# My first silky- Scrat the over priced fluff ball :)



## missinasworld (Feb 1, 2013)

So a few weeks back I found a listing online for silky, rex, russian blue and other neat sounding rats that were at a petstore about 35minutes from my house. It turned out my best friend lived only a few blocks away so we went and had a look. It was a hole in the wall pet store that took amazing care of their animals. All rats were bred onsite and they had everything from neat rats to skunks and even a lemur! We saw them feeding fresh veggies and fruits to the animals and changing water bottles and dishes out..the animals all looked great and the cages were clean. That being said, I did go home with a new little buddy. His name is Scrat and he is my first ever russian blue silky. I WAY over paid for him at $25, so even though I wanted his brother to, I only took him and i will get him a cage mate from um a less $$ place. I would not have spent so much on a rat in my life, but he was so cute and friendly and just looked at me with those big eyes of his and he melted my heart, not to mention the care and attention the owners took to keep their animals looking great really impressed me. I have never owned a silky rat befor, so it should be interesting to see how he turns out. I have had him for a few weeks now and his color is starting to become more russian blue-he looked almost black when I got him. I can hold him up to my cat now and they almost the same color!
So here he is, my new little man: Scrat


----------



## Rumy91989 (Dec 31, 2012)

$25 is a little pricey for a pet store rat, though it's about what you could expect from some really good breeders, so if he's healthy, well taken care of, and has a great temperament it's not the worst price ever.  Either way, it looks like he was wroth it! WHAT A CUTIE PIE! Congrats.


----------



## TachisMom (Oct 17, 2012)

Honestly, if it's a shop that takes wonderful care of their animals and socializes them well, then $25 would be completely worth it to me. He's ADORABLE!!!!!!!!


----------



## LightningWolf (Jun 8, 2012)

Aw.

Can I say one thing though? That's not a silky, silkies are only found in Australia. Though he is a Satin.


----------



## Eden10 (Aug 11, 2012)

ADORABLE can't wait to see pics of him as he grows. Yeh he does look like my satin boy with the long guard hairs


----------



## Jess Of TheFatRatChannel (Jan 31, 2013)
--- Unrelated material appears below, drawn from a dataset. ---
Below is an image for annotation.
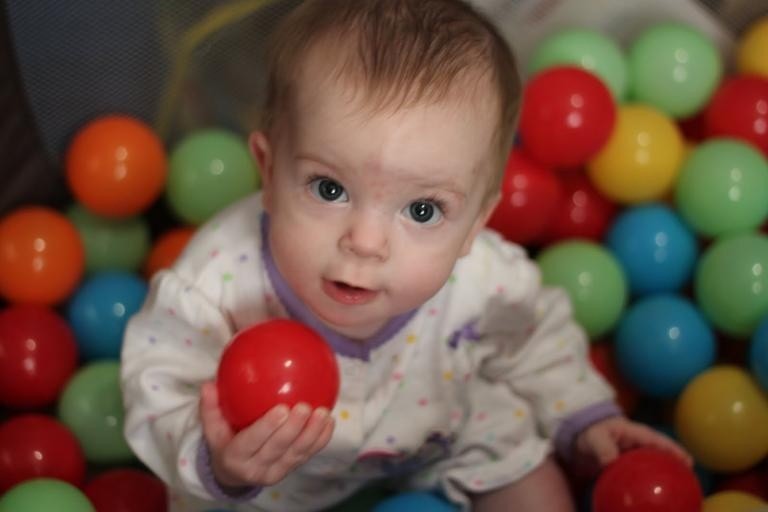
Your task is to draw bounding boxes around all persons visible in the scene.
[120,2,693,511]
Huh, $25 is about £15-16. That's a good price in England. 
I always like to spend a little extra on rats anyway because i know that money goes back into caring for their parents and siblings.  I think the most expensive fancy rat i've seen for sale was £25-£30 which is about $37-$44. 

He is adorable anyway, and the main problem with buying from pet shop is that most are bred in rodent mills so if they were bred on site then that's not a problem. : Infact that's kinda like hobby breeders in a sense. 

Good luck with your little rattie, he's so sweet!


----------



## cagedbirdsinging (May 28, 2012)

I pay $25 at my breeder. That price is way out of line for a pet store!

Very cute, though!


----------



## missinasworld (Feb 1, 2013)

Ah didn't know that silkys were not in the US yet. But still, he is rather neat and his coat feels super soft and differant from the girls, so a satin is cool to! I think I might nicly inform the pet store that they are mislabled though. Today I'm going down that way again and hopeing to find a cage mate for him..but I am not going to get my hopes up just yet. 

Missina


----------



## Eden10 (Aug 11, 2012)

Yeh he is still a really cool find! Don't know too many people who have Satins. I'm still unsure if my boy is one as I got him from Petsmart, but everyone on here seems to think he is & he does feel very different to my other boys & has long guard hairs....it is possible I got really lucky! Sometimes cool rats are thrown into the mix of your typical pet store ratties. Can't wait to see pics if you find him a friend!!


----------



## Aether (Mar 7, 2013)

He's beautiful!


----------



## rhodri (Jul 16, 2012)

he is sooo cute! O: but wait silky rats arent in the u.s? I had a silky dumbo though


----------



## ratchet (Sep 27, 2012)

I've seen advertised silkies in the US.. 

That being said he is super cute. In the rat world I think you usually get what you pay for - and it looks like he came from a good background!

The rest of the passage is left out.